→ **Ausgangstext**
-----

Unter anderem forderte sie, mehr Förderschullehrer einzustellen. Ansonsten sei vieles heute einfach nicht mehr leistbar, so Götten. Das liege zum einen an der Zunahme von Schülern mit sozial-emotionalen Störungen an Regelschulen, zum anderen an gesamtgesellschaftlichen Veränderungen. Auch wenn Götten die darin geschilderten Sachverhalte als „Einzelfälle“ bezeichnete, unterstrich sie doch die Aussagen aus dem berühmt-berüchtigten Brandbrief: Unter anderem habe sowohl die Gewaltbereitschaft bei den Schülern zugenommen als auch die „Qualität der Gewaltanwendungen“. Das betreffe aber alle Schulen, nicht nur die Bruchwiese. Früher sei eine Schlägerei beendet gewesen, wenn jemand am Boden lag. Das sei heute nicht mehr der Fall. Und es würden heutzutage an Schulen auch Messer gezückt. So seien „mehrere lebensbedrohliche Situationen“ der Anlass für den Brandbrief gewesen, so Götten.

-----

→ **Die Daten**
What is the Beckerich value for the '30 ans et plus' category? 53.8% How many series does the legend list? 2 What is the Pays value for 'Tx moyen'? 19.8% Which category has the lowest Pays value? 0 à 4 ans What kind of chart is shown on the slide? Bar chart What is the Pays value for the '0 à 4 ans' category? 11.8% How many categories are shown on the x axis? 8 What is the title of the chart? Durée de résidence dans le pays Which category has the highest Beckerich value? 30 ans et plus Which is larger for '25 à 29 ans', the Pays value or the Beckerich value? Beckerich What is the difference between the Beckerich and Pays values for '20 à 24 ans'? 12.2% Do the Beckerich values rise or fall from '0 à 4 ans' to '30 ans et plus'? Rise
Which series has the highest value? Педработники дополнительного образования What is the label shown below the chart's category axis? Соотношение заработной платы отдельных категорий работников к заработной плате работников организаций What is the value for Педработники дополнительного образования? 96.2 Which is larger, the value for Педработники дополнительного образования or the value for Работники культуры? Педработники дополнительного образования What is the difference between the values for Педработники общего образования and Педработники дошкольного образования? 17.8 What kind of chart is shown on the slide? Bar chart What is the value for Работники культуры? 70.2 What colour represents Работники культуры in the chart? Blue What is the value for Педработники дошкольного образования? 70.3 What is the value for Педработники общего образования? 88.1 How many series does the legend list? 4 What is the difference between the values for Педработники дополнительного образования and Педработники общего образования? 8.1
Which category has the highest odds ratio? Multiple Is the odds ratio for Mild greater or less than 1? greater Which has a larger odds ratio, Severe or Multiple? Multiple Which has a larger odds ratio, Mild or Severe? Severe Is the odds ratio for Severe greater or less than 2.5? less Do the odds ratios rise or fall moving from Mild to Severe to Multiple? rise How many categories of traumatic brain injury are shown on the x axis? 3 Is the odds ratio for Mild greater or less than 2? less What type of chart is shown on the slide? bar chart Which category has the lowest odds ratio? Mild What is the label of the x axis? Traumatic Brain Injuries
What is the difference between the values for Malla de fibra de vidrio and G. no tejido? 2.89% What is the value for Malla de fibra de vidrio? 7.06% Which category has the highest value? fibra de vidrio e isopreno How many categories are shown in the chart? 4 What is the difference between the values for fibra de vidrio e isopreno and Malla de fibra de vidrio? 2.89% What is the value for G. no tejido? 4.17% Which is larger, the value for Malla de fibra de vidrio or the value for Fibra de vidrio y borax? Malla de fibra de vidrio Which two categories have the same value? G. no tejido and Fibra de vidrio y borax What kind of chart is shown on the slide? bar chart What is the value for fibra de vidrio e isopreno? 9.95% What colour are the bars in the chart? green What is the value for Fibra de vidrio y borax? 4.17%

-----

→ **Arbeitsauftrag**
Welchen Anlass für den Brandbrief nennt Götten laut dem Ausgangstext?

→ **Erledigte Aufgabe**
Mehrere lebensbedrohliche Situationen waren laut Götten der Anlass für den Brandbrief.